Chambers returned to his farm, and wrote his best-selling memoir Witness there. When William F. Buckley Jr. founded the conservative magazine National Review in 1955, among the first people he hired to write for it was Chambers.
Chambers died of long-term heart trouble at his farm, on July 9, 1961, at age 60. He was survived by his wife, artist Esther Shemitz, and their 2 children, daughter Ellen and son John. Esther lived until 1986, Ellen until 2017. As of December 2, 2022, John is still alive, and has a son, David, a college professor who is now the family's main spokesman. The Chambers farm has been designated a National Historical Landmark, although it remains in the family's ownership, and is not open to the public.
Hiss was disbarred upon his conviction. After being released in 1954, he worked as a stationery salesman, and published his own account in 1957, In the Court of Public Opinion. In 1959, he separated from his 1st wife, the former Priscilla Fansler, mother of his son Tony Hiss and a son from a previous marriage, Timothy Hobson. They never divorced, but in 1960, Hiss met a woman named Isabel Johnson, and they began living together. Priscilla died in 1984, and Hiss and Johnson subsequently married.

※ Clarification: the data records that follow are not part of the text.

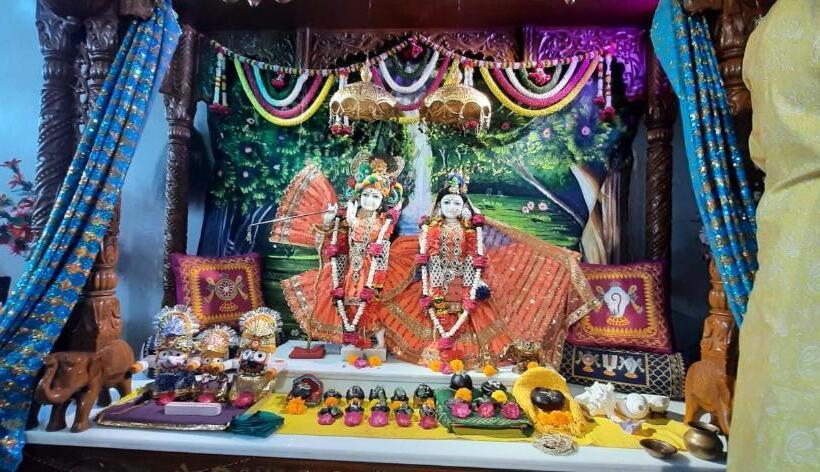 호텔 Radhe Krishna Luxury Stay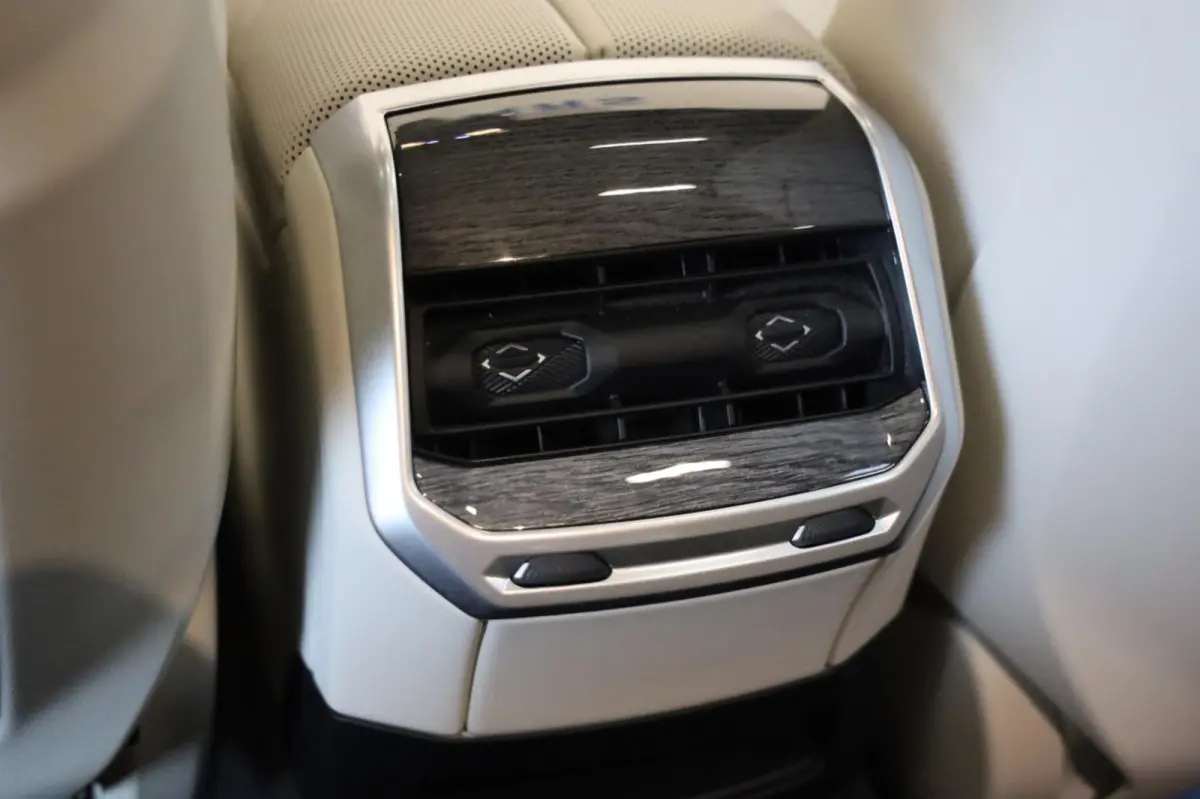 750e xDrive Pro M-Sportpakket 2026 LED HUD Active cruise PANO DAB B&W SOUND LEASE V/A 444,- pm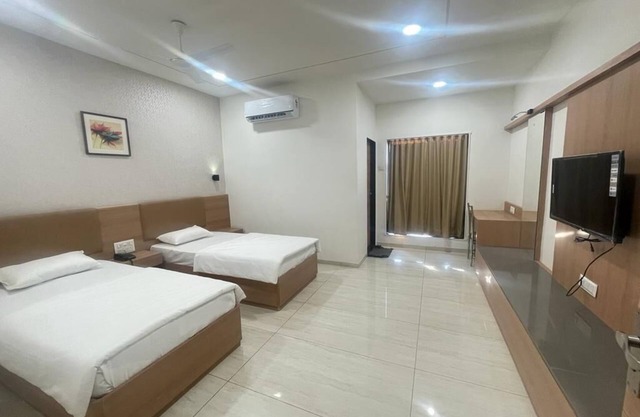 Hotel Sparsh Inn Morbi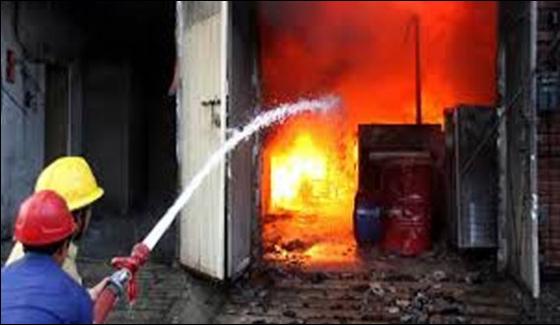 Multan Oil Factory Fire Extinguished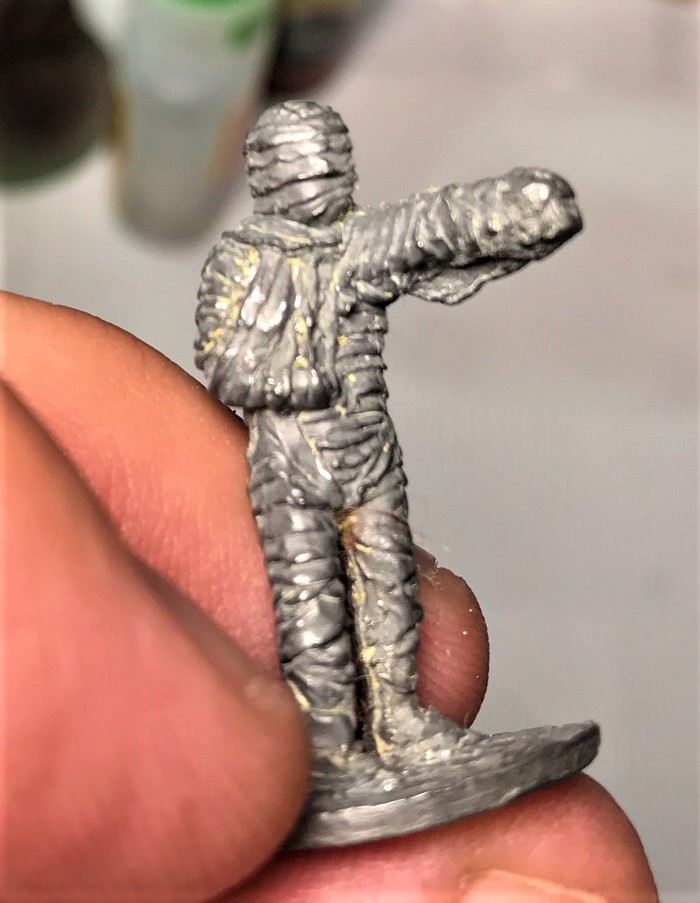 1 Mummy unpainted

Unlike Chambers, both Hiss and Nixon, who rose to become the 37th President of the United States, and then a bigger criminal than Hiss was ever alleged to be, outlived most of their enemies. Nixon died in 1994, and Hiss outlived even him, as one of the last surviving figures of the early days of the Cold War, until November 15, 1996, age 92, maintaining his innocence to the end.
Hiss even lived long enough to see many Soviet Union documents declassified by its successor nation, the Russian Federation. Some of these documents "proved" that he was a Soviet agent, with the code name "ALES." Others suggested that it was incredibly unlikely that he was ALES. Former Soviet officials have come forward, saying that Hiss "never had any relationship with Soviet intelligence."
After losing the 1960 Presidential election, Nixon set about writing a book about his political experience thus far. He titled it Six Crises, and listed the Hiss case as one of them, along with what became known as the Checkers Speech, President Eisenhower's 1955 heart attack, his troubled 1958 tour of South America, his 1959 "Kitchen Debate" with Nikita Khrushchev, and his defeat to Kennedy.
*
December 2, 1948 was a Thursday. Author T. Coraghessan Boyle was born.
Baseball was out of season. Football was in midweek. And no games were scheduled in the NHL. There were 3 games played in the Basketball Association of America, the league that would become the NBA the next season:
* The Washington Capitols beat the Providence Steam Rollers, 66-61 at the Rhode Island Arena in Providence.
* The Boston Celtics beat the Philadelphia Warriors, 88-87 at the Philadelphia Arena.
* And the Baltimore Bullets beat the Indianapolis Jets, 90-78 at the Baltimore Coliseum.